Given task a ->
Reproduce the passage on Russian nuclear forces modernization below word for word, in full.

Russian nuclear forces modernization programs also recalled the Soviet tradition. There was again a multiplicity of weapon systems being developed and deployed in parallel.69 It is noteworthy that while implementing the massive nuclear force modernization program of 2011–2020 and proudly stressing its technical and strategic advances, Russian political authorities and military command have never thought about the possible U.S. and NATO reaction. Nonetheless, the first news about the new cycle of the U.S. nuclear forces modernization program after 2020 have already triggered a Russian campaign focusing on an imminent “military threat” from abroad. In today’s Russia, arms control has become an extremely unpopular topic, and past agreements often have been referred to as virtually treasonous (openly in the conservative mass media and often only a little less so at the official level).


Nuclear Weapons as a “Sacred Cow”

Given task b ->
Write out the records from their first line up to and including the line with "left=550, top=1, right=631, bottom=123".

Data in this exercise ->
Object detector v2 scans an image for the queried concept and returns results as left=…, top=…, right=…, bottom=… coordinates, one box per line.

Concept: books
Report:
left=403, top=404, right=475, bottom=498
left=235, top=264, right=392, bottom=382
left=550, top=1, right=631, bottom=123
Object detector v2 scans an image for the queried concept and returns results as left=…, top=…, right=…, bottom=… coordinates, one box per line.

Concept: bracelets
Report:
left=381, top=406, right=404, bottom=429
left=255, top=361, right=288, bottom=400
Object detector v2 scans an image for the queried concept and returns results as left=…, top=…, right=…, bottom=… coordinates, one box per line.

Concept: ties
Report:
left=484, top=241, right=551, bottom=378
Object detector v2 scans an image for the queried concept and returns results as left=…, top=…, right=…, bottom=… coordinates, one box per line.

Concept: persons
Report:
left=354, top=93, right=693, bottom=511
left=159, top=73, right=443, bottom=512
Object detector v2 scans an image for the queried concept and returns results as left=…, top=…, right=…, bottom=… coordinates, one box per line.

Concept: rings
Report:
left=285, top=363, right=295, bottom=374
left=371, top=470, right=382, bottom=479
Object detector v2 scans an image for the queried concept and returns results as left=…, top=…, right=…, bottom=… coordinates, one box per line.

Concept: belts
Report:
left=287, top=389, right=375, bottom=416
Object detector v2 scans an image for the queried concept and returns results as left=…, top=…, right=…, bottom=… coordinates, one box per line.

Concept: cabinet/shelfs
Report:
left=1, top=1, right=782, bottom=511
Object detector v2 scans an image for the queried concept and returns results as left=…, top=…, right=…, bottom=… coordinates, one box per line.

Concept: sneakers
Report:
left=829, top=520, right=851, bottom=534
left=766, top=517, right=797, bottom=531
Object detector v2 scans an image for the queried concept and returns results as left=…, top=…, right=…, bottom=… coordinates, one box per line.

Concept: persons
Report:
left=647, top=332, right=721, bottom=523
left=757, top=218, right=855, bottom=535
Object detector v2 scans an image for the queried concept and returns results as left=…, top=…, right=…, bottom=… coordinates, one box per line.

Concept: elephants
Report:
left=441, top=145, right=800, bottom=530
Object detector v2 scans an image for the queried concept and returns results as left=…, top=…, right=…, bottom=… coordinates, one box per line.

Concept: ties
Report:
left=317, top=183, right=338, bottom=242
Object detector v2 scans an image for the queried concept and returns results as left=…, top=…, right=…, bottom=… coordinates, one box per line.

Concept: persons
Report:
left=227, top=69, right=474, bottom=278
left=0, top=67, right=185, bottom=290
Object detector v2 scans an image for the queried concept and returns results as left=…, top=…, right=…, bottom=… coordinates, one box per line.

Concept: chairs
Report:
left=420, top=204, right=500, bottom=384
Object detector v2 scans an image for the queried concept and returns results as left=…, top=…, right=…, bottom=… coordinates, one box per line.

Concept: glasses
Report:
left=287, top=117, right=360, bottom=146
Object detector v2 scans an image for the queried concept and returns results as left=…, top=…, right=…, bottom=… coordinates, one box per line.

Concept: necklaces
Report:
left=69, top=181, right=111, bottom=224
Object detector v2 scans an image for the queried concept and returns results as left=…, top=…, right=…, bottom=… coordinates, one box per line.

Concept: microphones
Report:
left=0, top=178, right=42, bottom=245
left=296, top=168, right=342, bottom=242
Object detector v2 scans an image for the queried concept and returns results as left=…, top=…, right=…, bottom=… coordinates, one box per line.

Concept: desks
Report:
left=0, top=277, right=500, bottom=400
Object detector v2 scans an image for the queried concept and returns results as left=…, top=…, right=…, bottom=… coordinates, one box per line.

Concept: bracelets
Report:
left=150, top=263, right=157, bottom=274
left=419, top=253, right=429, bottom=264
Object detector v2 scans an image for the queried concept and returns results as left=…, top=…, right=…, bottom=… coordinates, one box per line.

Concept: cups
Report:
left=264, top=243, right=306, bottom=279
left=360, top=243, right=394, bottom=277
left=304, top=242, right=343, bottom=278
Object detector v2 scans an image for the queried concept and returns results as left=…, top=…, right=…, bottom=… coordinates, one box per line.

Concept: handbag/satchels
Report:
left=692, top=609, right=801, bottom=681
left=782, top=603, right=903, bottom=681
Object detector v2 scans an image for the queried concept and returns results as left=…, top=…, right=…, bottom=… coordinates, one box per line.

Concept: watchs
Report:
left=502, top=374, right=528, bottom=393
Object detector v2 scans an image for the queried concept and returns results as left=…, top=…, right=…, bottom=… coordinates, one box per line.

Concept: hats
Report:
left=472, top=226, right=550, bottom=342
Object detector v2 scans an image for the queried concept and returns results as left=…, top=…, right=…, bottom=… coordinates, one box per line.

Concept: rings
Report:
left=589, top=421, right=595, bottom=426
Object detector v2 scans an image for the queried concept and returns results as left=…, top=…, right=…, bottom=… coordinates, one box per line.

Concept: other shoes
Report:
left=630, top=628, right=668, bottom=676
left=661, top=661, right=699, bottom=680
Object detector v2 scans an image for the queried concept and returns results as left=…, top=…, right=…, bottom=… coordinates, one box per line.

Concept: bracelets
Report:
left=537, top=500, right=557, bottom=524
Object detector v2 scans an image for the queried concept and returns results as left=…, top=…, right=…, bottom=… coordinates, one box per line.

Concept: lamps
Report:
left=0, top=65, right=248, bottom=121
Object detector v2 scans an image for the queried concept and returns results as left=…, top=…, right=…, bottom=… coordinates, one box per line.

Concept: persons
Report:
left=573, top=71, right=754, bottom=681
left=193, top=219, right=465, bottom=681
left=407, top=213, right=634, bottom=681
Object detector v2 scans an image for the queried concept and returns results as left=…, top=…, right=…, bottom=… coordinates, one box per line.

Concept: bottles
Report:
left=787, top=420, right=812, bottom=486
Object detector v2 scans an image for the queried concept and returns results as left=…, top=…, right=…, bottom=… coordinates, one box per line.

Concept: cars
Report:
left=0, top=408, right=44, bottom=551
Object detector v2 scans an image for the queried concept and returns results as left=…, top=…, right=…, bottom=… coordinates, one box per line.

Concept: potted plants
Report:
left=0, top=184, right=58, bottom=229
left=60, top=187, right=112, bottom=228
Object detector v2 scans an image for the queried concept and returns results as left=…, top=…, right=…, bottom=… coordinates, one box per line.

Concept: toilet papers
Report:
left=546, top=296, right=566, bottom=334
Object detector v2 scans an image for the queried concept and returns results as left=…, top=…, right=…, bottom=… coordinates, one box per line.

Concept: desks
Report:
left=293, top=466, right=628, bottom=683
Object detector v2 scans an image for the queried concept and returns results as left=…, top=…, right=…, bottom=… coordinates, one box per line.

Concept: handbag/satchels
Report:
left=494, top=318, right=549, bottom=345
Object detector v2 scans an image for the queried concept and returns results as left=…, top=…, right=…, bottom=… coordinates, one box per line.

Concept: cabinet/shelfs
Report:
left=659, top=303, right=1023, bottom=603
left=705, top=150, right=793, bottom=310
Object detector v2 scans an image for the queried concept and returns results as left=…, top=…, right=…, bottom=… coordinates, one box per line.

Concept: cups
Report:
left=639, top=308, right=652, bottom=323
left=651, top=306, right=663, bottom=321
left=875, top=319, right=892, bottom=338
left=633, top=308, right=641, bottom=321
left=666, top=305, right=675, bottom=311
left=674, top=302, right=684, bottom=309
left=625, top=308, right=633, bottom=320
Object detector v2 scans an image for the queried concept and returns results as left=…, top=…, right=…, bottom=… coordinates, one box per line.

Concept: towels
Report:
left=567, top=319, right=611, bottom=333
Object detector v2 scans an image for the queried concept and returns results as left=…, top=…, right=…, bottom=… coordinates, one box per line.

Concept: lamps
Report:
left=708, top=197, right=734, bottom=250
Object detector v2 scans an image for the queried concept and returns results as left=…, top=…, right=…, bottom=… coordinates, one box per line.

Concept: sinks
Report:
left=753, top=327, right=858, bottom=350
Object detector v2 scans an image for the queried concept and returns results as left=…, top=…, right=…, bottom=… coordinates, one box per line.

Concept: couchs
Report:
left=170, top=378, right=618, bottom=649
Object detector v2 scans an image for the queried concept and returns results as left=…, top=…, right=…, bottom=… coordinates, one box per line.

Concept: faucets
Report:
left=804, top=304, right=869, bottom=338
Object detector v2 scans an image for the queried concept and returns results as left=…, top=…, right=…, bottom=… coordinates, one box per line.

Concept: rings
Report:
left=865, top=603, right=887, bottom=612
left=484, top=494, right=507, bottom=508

Task result a ->
Russian nuclear forces modernization programs also recalled the Soviet tradition. There was again a multiplicity of weapon systems being developed and deployed in parallel.69 It is noteworthy that while implementing the massive nuclear force modernization program of 2011–2020 and proudly stressing its technical and strategic advances, Russian political authorities and military command have never thought about the possible U.S. and NATO reaction. Nonetheless, the first news about the new cycle of the U.S. nuclear forces modernization program after 2020 have already triggered a Russian campaign focusing on an imminent “military threat” from abroad. In today’s Russia, arms control has become an extremely unpopular topic, and past agreements often have been referred to as virtually treasonous (openly in the conservative mass media and often only a little less so at the official level).


Nuclear Weapons as a “Sacred Cow”

Task result b ->
Object detector v2 scans an image for the queried concept and returns results as left=…, top=…, right=…, bottom=… coordinates, one box per line.

Concept: books
Report:
left=403, top=404, right=475, bottom=498
left=235, top=264, right=392, bottom=382
left=550, top=1, right=631, bottom=123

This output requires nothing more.